Good news for anyone using South Africa’s biggest stockbroker
Standard Bank’s Webtrader has changes to its offshore trading fees, which will see a significant decrease in the platform’s minimum fee and a move to a tiered pricing structure for certain trades.
Webtrader is Standard Bank’s offshore trading platform that allows users to invest in over 14,500 international shares and other asset classes across 31 global exchanges.
According to JSE data, SBG Securities, which operates Webtrader, was South Africa’s biggest trading service provider in 2025, with the highest value of instruments traded in the past year, and the second-largest in terms of volume and number of trades.
On Monday, 16 February, Webtrader informed clients that its offshore trading fees will be updated starting 16 March 2026.
While the platform’s 0.2% annual safe custody fee will remain unchanged, other fees will be significantly changed.
The minimum fee will decrease significantly, while brokerage will move to a tiered pricing structure based on the notional value of clients’ trades.
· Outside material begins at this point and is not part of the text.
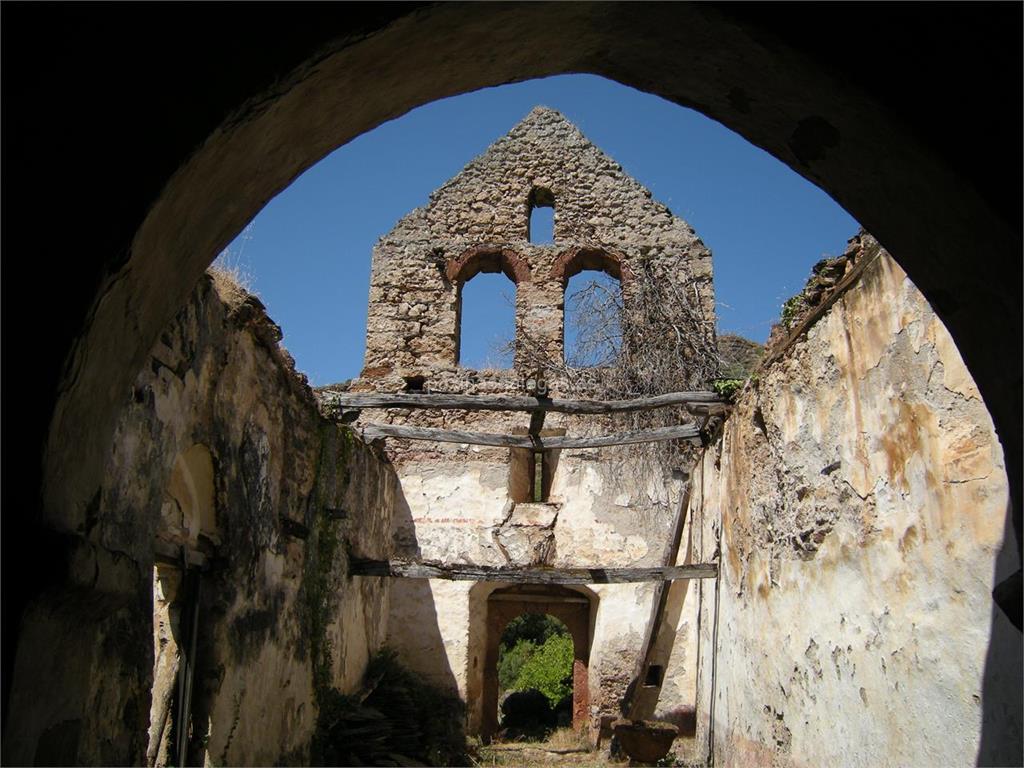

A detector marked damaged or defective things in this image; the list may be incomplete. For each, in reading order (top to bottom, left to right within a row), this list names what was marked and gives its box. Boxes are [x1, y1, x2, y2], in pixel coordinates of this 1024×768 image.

broken wooden beam [323, 391, 724, 415]
broken wooden beam [356, 423, 700, 448]
cracked wall [688, 241, 1015, 768]
broken wooden beam [348, 561, 716, 581]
This marks a move away from the previous cents-per-share model.
Webtrader’s new brokerage structure will decrease as follows, from 16 March 2026 –
| US Trades | |||
| Old | $20.00 | New | $3.00 |
| EU Trades | |||
| Old | €20.00 | New | €3.00 |
| UK Trades | |||
| Old | £12.00 | New | £3.00 |
The platform’s US dollar trade value tiers will look as follows –
- < $5,000 – 0.30%
- $5,000 to $50,000 – 0.20%
- $50,000+ – 0.10%
Its euro and British pound trade value tiers will change to the following –
- < 5,000 – 0.40%
- 5,000 to 10,000 – 0.30%
- 10,000+ – 0.20%
“We trust that the revised brokerage rates and tiered structure will provide you with enhanced opportunities to grow your wealth, supported by more cost-effective offshore trading fees,” the company said.
This is not the only change coming to the platform. Standard Bank has also announced plans to consolidate its existing online trading platforms, including Webtrader, under its global money app, Shyft, with the migration to take effect over 2025 and 2026.